A new study has shown how a specific mutation in the SLC24A5 gene provides evidence of shared ancestry of Asians with Europeans.

AsianScientist (Jan. 6, 2014) – A new study has shown how a specific mutation in the SLC24A5 gene provides evidence of shared ancestry of Asians with Europeans.

While the genetics of skin color is largely unclear, past research using zebrafish by Pennsylvania State University College of Medicine’s Keith Cheng identified that the SLC24A5 gene is a key contributor to the skin color difference between Europeans and West Africans.

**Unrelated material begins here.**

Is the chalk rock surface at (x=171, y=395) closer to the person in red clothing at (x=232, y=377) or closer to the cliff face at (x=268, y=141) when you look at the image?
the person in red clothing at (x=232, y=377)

In this study, Victor Canfield, assistant professor of pharmacology, together with Cheng, studied a specific mutation in SLC24A5, called A111T.

The researchers found that all individuals from the Middle East, North Africa, East Africa and South India who carry the A111T mutation share a common “fingerprint” – traces of the ancestral genetic code – in the corresponding chromosomal region, indicating that all existing instances of this mutation originate from the same person.

The pattern of proportions of people with this lighter skin color mutation indicates that the A111T mutation occurred somewhere between the Middle East and the Indian subcontinent.

“This means that Middle Easterners and South Indians, which includes most inhabitants of India, Pakistan and Bangladesh, share significant ancestry,” said Cheng.

This mutated segment of DNA was itself created from a combination of two other mutated segments commonly found in Eastern Asians – traditionally defined as Chinese, Japanese and Korean.

“The coincidence of this interesting form of evidence of shared ancestry of East Asians with Europeans, within this tiny chromosomal region, is exciting,” said Cheng. “The combining of segments occurred after the ancestors of East Asians and Europeans split geographically more than 50,000 years ago; the A111T mutation occurred afterward.”

These findings were reported in the journal G3.

Cheng plans to next look at more genetic samples to better understand what genes play the most important role in East Asian skin color. He will then use zebrafish to test those suspected genes.

The article can be found at: Canfield V et al. (2013) Molecular Phylogeography of a Human Autosomal Skin Color Locus Under Natural Selection.